If the ballot box is a social leveller, there are inequalities in how we vote

 

Tomorrow is the deadline to register to vote in the EU referendum. In most of Europe, that concept would be considered strange.

Every election we see the same thing: a huge rush to register a day or two before the deadline. And it will be no less the case today.

On Friday alone, 186,000 people applied to register to vote online, according to government data. That compares with the usual 10-15,000 a day we’d see outside of elections.

This arbitrary approach to the right to vote is fairly unique in the developed world. Why? Because most European countries have ensure that, as a citizen, you are automatically able to vote.

After all – if you have a passport, are registered for council tax and have a National Insurance number already, they’ve already got enough info to just stick you on the voter database.

There are huge issues of under-registration in this country, though we don’t even know how severe the extent of the problem is. At any one point, around 15 per cent of those entitled to vote are not on the register.

Electoral Commission data suggests a figure of 7.5m people not on the register who should have been in 2014.

And of course it varies hugely by demographic, too. The least-registered groups are largely the most mobile – young people – and those from already marginalised backgrounds.

If the ballot box is a social leveller, there remain huge inequalities in how we vote – even before we get to the voting booth.

Turnout is already a major issue when it comes to political equality. As Professor Matthew Flinders noted before the last General Election:

‘In the 1987 general election…the turnout rate for the poorest income group was 4 per cent lower than for the wealthiest.

‘By 2010 the gap had grown to a staggering 23 points.’

It’s a similar picture for the ‘generation gap’:

‘In 1970 there was an 18-point gap in turnout rates between 18–24-year-olds and those aged over 65; by 2005 this gap had more than doubled to over 40 points.’

If this is the case, having an individualist approach to voter registration can’t be helping the situation.

Of course, there are philosophical issues at stake.
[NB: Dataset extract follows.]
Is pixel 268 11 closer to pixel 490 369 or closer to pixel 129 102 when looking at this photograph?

Britain has always had an individualist approach to voting – non-compulsory, highly localised, and voting for candidates rather than party lists.

And we’ve just made it even more individualist – shifting from Household Registration to Individual Electoral Registration.
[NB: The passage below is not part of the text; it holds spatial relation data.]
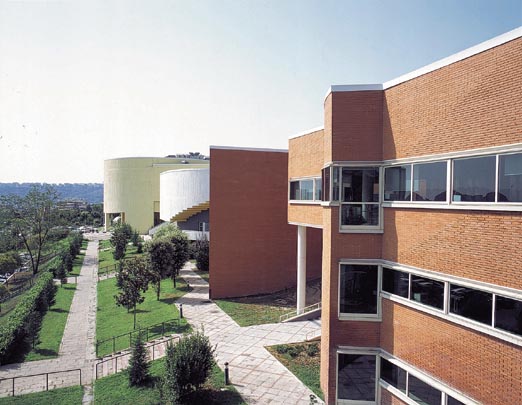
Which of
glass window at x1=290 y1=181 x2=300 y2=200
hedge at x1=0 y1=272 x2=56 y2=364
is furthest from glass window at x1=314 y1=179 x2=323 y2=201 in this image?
hedge at x1=0 y1=272 x2=56 y2=364

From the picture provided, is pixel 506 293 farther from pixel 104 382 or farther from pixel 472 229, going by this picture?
pixel 104 382

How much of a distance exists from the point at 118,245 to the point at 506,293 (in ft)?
131

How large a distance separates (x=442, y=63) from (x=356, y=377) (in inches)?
354

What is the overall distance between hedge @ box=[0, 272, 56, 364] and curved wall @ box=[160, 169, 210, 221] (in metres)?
13.8

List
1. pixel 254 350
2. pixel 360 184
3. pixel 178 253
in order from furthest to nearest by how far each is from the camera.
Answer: pixel 178 253, pixel 254 350, pixel 360 184

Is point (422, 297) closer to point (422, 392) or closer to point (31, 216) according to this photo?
point (422, 392)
Indeed, the US state of Oregon recently introduced ‘Motor Voting’ – where anyone who registers for a driving license is automatically registered to vote – in a move that some on the Right described as a move from ‘individual convenience to government coercion’.
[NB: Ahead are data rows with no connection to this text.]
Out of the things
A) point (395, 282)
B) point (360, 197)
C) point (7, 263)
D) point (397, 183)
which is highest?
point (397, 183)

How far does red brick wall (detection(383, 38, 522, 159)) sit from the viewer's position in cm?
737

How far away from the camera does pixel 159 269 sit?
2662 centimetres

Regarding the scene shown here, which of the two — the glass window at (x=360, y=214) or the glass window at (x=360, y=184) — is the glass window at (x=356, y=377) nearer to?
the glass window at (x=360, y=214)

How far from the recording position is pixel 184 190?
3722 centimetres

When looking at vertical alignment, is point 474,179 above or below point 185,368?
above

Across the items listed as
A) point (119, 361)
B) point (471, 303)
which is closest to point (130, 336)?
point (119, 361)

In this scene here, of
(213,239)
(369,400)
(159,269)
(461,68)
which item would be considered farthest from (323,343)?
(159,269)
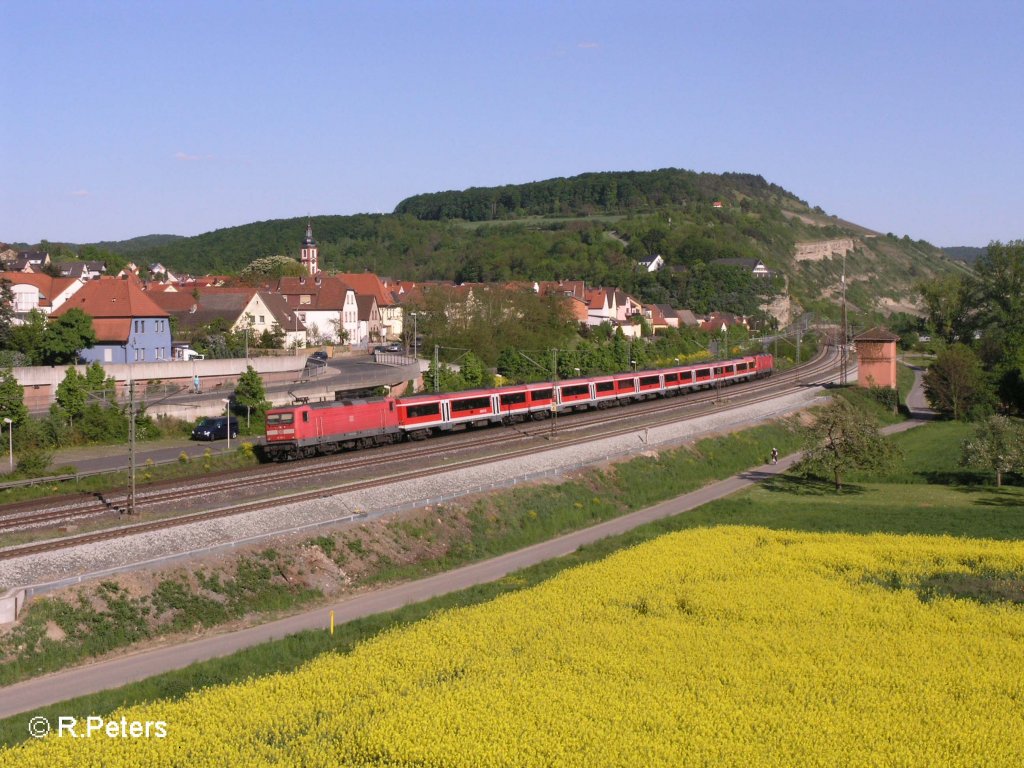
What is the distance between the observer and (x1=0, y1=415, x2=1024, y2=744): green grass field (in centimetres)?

But as one American campaigner put it, ‘I don’t have to opt in to my right for free speech, why should I have to opt in to my right to vote?’

Working in Belgium, colleagues were shocked when I told them how many young people weren’t registered to vote in the UK. But not for the reason I’d guessed: ‘What, you have to register?’ was the response I often heard.

The All-Party Parliamentary Group on Democratic Participation has spoken out on the impact of a voluntarist approach to registration, with Lord Rennard, Toby James and Oliver Sidorczuk pointing out in an article for Democratic Audit that at the last General Election, 186,000 applied after the deadline, while ‘others may think that they’re already registered and turn up at the polls anyway.’

And people already assume we have automatic registration:

‘Many citizens think that they are on the register because the pay their council tax and expect those running the election to ‘know about them’.

Two thirds of polling stations turned away voters who thought that they were on the electoral register but were not.’

Of course, there are wider issues at stake. Fully automatic registration would require a national database – something many are averse to. For many it raises the prospect of ID cards, although this isn’t inevitable.

But the current last-minute rush for registration puts huge strain on the (perhaps bizarrely) devolved council registration offices – 400 or so of them – across the UK.

The Electoral Commission doesn’t know the extent of the problem in part because we have such a fragmented database.

All this is compounded by the lack of a comprehensive program of citizenship education in the UK, meaning democratic habits aren’t ingrained from a young age. After all, if young people were registered in schools in citizenship classes, perhaps all this would be less of a problem.

And in the meantime, the APPG on Democratic Engagement have published an excellent report on the ‘missing millions’ with lots of practical reforms we can make now.

Oregon was the first to introduce Motor Voting in the US, and it looks like it could now spread. As we enter yet another huge rush to sign up before tomorrow’s deadline, perhaps it offers lesson for the UK.

Josiah Mortimer is a regular contributor to Left Foot Forward. You can follow him on Twitter@josiahmortimer

2 Responses to “As people register for EU vote, is it time to consider automatic registration?”

  1. John Woods

    I agree that Voter Registration authorities probably have sufficient knowledge of who we are and our age, NI number and address to automatically place us on the electoral register. The issue in the UK is always one of the right hand not knowing what the left hand is doing and no being concerned about the matter. I would like to think that our politicians would make this simple but the latest move has been to make it more difficult, by making it an individual’s responsibility. Not a good idea in this age of alienation.

  2. jack johnson

    Conservatives have imposed the voter registration and opposed 16/17 year olds voting because they rely
    on low turnouts to gain power. They oppose weekend voting and voting online for the same reason.